## Task instructions:
A. Set down everything from "What kind of" down to "like to see it." in the Yinsh discussion thread, word for word.
B. In the Yinsh discussion thread, how many draws does Harald Korneliussen say have been recorded on boardspace?
C. Continue the Yinsh discussion thread from the point where it stops.

## Text section:
══════════════════════════════
Google Groups no longer supports new Usenet posts or subscriptions. Historical content remains viewable.
Dismiss

Yinsh drawish ?

4 views
Skip to first unread message

Martin Møller Skarbiniks Pedersen

unread,
Nov 15, 2009, 6:02:03 PM11/15/09
to
I think Yinsh is drawish. Agree ?

Have a look at this board http://www.gamerz.net/pbmserv/Yinsh/Yinsh.php?539
nearly half full and the scores is 0-0

/Martin

Harald Korneliussen

unread,
Nov 16, 2009, 3:20:32 AM11/16/09
to
On Nov 16, 12:02 am, Martin Møller Skarbiniks Pedersen

<traxpla...@gmail.com> wrote:
> I think Yinsh is drawish. Agree ?
>
> Have a look at this boardhttp://www.gamerz.net/pbmserv/Yinsh/Yinsh.php?539

> nearly half full and the scores is 0-0
>
> /Martin

What kind of definition of drawish is that? Surely, to be drawish, it
has to end in a draw, and not just go on for many moves without
removals. I don't have stats for pbmserv, but on boardspace, there is
not a single draw recorded so far. I suppose it's technically possible
to draw in Yinsh, but if you can show me a competitive Yinsh game that
ended in draw, well, I'd like to see it.
══════════════════════════════
## The data:

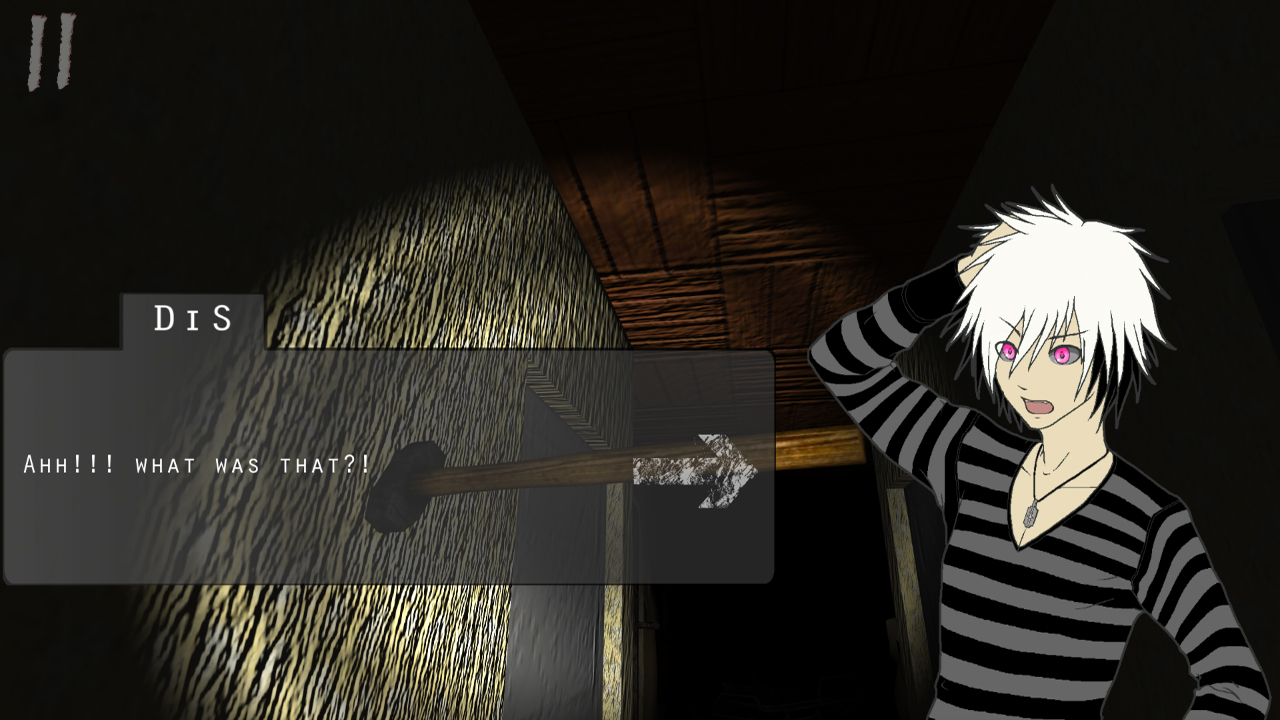 Изображение игры: Disillusions Manga Horror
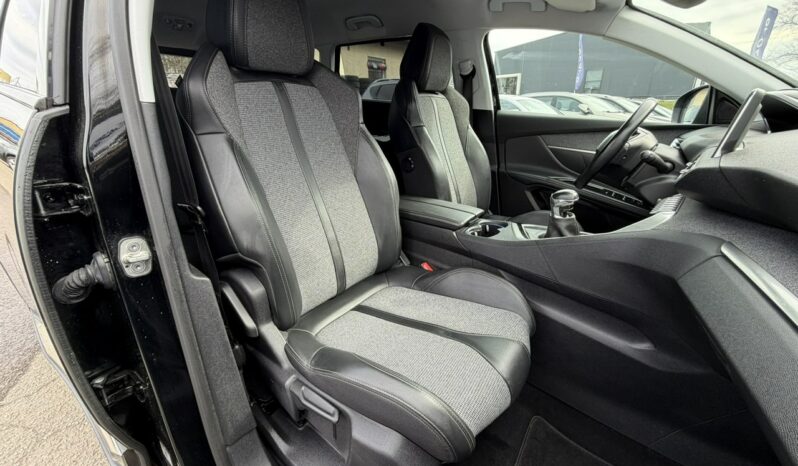 Peugeot 5008 Klimatronic 2-stref, Asystenci, Hak, 7 osobowy, CarPlay/AndroidAuto full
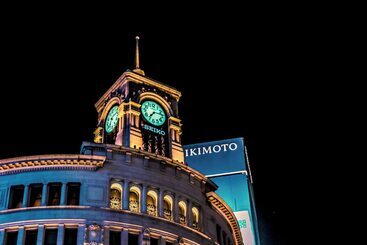 Grand Bach Tokyo Ginza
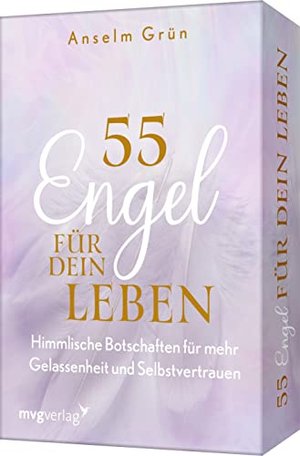 55 Engel für dein Leben – Schutzengel-Orakel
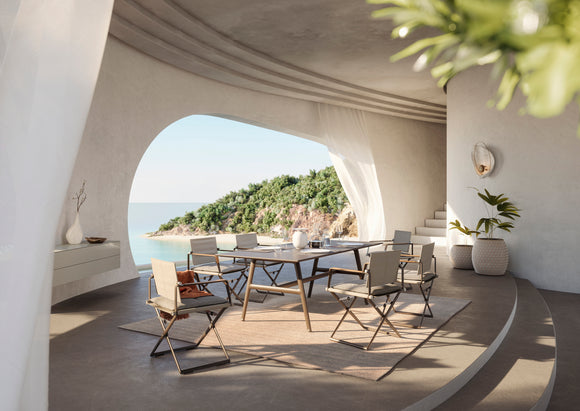 DEDON SEAX Outdoor Armchair - 2Modern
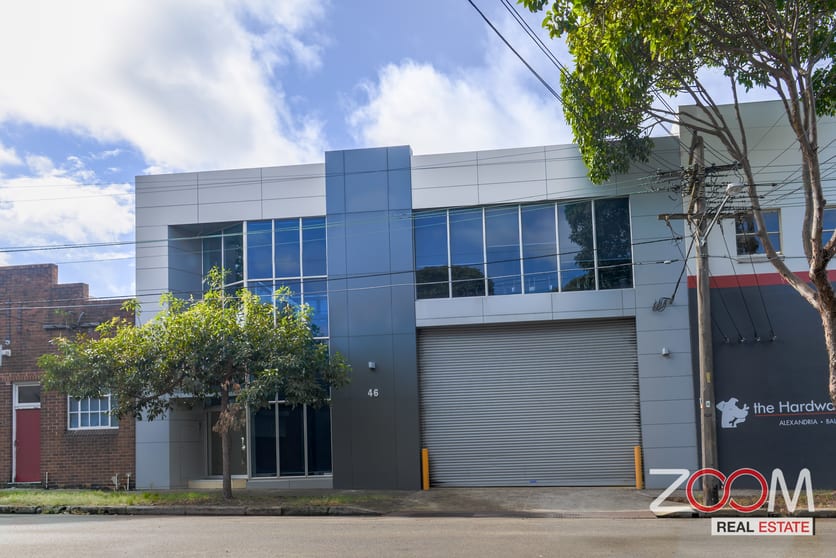 46-48 McCauley Street Alexandria NSW 2015 - Image 1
══════════════════════════════
## Answers:
A.
What kind of definition of drawish is that? Surely, to be drawish, it
has to end in a draw, and not just go on for many moves without
removals. I don't have stats for pbmserv, but on boardspace, there is
not a single draw recorded so far. I suppose it's technically possible
to draw in Yinsh, but if you can show me a competitive Yinsh game that
ended in draw, well, I'd like to see it.

B. Not a single draw has been recorded there so far.

C.
Remember, removals isn't actually "the score" in Yinsh. It's not like
goals in football, because only the third removal matters. There's
still plenty of action in the game you linked to.

Johannes Laire

unread,
Nov 16, 2009, 3:46:52 AM11/16/09
to
> Martin Møller Skarbiniks Pedersen wrote:
> > I think Yinsh is drawish. Agree ?

Nope.

Harald Korneliussen wrote:
> I suppose it's technically possible to draw in Yinsh, but if you
> can show me a competitive Yinsh game that ended in draw,
> well, I'd like to see it.

I had one draw a while ago at vying (I was white):
http://vying.org/game/160748

However, I didn't know of the draw rule back then; otherwise,
the game might've ended differently. Other than that one
game, I haven't had any draws in about 60 games, but it's
been close a couple of times -- this one, for example:
http://vying.org/game/170172

After move 81, the score was 1-1 with two markers left.

Does anyone know (or want to speculate on) the motivation
for limiting the number of markers? It seems very arbitrary
and pointless to me. Several times it has terminated what
would've been a really interesting endgame. :(
http://vying.org/game/165888

There have been a few other draws at vying, but none with
the top players. And the level of YINSH players there isn't
too good, anyway.

> There's still plenty of action in the game you linked to.

I agree.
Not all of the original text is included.